#### [PROBLEM REQUIREMENTS]
Rewrite the listing below as a JSON list of strings, one string per line, with blank lines left out.

------ INPUT MATERIAL ------

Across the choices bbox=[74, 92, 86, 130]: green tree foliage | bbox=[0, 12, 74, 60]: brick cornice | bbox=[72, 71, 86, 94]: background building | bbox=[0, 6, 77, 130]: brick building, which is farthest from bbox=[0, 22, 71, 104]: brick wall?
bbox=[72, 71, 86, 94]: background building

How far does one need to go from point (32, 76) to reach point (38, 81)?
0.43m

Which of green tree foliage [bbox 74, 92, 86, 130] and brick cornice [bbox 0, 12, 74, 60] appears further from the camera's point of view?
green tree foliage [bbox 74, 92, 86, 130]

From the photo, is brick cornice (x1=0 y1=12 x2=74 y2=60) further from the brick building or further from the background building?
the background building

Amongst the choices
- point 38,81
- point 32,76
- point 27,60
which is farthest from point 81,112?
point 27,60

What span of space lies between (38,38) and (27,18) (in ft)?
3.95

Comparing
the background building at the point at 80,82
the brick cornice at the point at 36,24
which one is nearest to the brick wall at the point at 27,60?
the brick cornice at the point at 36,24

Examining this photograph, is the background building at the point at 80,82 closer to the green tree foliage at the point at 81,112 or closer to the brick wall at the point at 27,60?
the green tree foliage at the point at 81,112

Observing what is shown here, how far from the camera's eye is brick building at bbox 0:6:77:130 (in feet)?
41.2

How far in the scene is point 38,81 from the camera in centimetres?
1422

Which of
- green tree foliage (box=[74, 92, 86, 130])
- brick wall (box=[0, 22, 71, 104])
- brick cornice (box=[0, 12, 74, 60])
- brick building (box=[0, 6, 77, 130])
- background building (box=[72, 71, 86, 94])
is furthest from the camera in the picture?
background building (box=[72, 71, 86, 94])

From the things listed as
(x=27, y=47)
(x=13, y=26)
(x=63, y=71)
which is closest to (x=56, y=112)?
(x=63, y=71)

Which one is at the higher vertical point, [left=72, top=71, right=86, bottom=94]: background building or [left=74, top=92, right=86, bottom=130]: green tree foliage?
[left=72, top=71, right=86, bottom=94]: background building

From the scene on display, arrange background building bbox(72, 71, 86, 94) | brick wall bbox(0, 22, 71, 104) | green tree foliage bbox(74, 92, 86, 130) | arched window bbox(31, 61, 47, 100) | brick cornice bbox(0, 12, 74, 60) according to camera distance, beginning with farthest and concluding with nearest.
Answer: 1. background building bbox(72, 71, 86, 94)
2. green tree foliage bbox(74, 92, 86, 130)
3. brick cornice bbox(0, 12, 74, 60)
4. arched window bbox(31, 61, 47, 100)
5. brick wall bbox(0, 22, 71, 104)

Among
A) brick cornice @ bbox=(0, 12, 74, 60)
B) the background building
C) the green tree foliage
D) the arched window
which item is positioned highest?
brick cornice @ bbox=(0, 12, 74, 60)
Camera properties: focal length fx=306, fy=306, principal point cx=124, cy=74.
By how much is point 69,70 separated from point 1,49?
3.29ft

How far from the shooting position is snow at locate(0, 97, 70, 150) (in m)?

------

#### [RESPONSE TO THE EXERCISE]
[
  "Across the choices bbox=[74, 92, 86, 130]: green tree foliage | bbox=[0, 12, 74, 60]: brick cornice | bbox=[72, 71, 86, 94]: background building | bbox=[0, 6, 77, 130]: brick building, which is farthest from bbox=[0, 22, 71, 104]: brick wall?",
  "bbox=[72, 71, 86, 94]: background building",
  "How far does one need to go from point (32, 76) to reach point (38, 81)?",
  "0.43m",
  "Which of green tree foliage [bbox 74, 92, 86, 130] and brick cornice [bbox 0, 12, 74, 60] appears further from the camera's point of view?",
  "green tree foliage [bbox 74, 92, 86, 130]",
  "From the photo, is brick cornice (x1=0 y1=12 x2=74 y2=60) further from the brick building or further from the background building?",
  "the background building",
  "Amongst the choices",
  "- point 38,81",
  "- point 32,76",
  "- point 27,60",
  "which is farthest from point 81,112?",
  "point 27,60",
  "What span of space lies between (38,38) and (27,18) (in ft)?",
  "3.95",
  "Comparing",
  "the background building at the point at 80,82",
  "the brick cornice at the point at 36,24",
  "which one is nearest to the brick wall at the point at 27,60?",
  "the brick cornice at the point at 36,24",
  "Examining this photograph, is the background building at the point at 80,82 closer to the green tree foliage at the point at 81,112 or closer to the brick wall at the point at 27,60?",
  "the green tree foliage at the point at 81,112",
  "Observing what is shown here, how far from the camera's eye is brick building at bbox 0:6:77:130 (in feet)?",
  "41.2",
  "How far in the scene is point 38,81 from the camera in centimetres?",
  "1422",
  "Which of",
  "- green tree foliage (box=[74, 92, 86, 130])",
  "- brick wall (box=[0, 22, 71, 104])",
  "- brick cornice (box=[0, 12, 74, 60])",
  "- brick building (box=[0, 6, 77, 130])",
  "- background building (box=[72, 71, 86, 94])",
  "is furthest from the camera in the picture?",
  "background building (box=[72, 71, 86, 94])",
  "From the things listed as",
  "(x=27, y=47)",
  "(x=13, y=26)",
  "(x=63, y=71)",
  "which is closest to (x=56, y=112)?",
  "(x=63, y=71)",
  "Which one is at the higher vertical point, [left=72, top=71, right=86, bottom=94]: background building or [left=74, top=92, right=86, bottom=130]: green tree foliage?",
  "[left=72, top=71, right=86, bottom=94]: background building",
  "From the scene on display, arrange background building bbox(72, 71, 86, 94) | brick wall bbox(0, 22, 71, 104) | green tree foliage bbox(74, 92, 86, 130) | arched window bbox(31, 61, 47, 100) | brick cornice bbox(0, 12, 74, 60) according to camera distance, beginning with farthest and concluding with nearest.",
  "Answer: 1. background building bbox(72, 71, 86, 94)",
  "2. green tree foliage bbox(74, 92, 86, 130)",
  "3. brick cornice bbox(0, 12, 74, 60)",
  "4. arched window bbox(31, 61, 47, 100)",
  "5. brick wall bbox(0, 22, 71, 104)",
  "Among",
  "A) brick cornice @ bbox=(0, 12, 74, 60)",
  "B) the background building",
  "C) the green tree foliage",
  "D) the arched window",
  "which item is positioned highest?",
  "brick cornice @ bbox=(0, 12, 74, 60)",
  "Camera properties: focal length fx=306, fy=306, principal point cx=124, cy=74.",
  "By how much is point 69,70 separated from point 1,49?",
  "3.29ft",
  "How far from the shooting position is snow at locate(0, 97, 70, 150) (in m)?"
]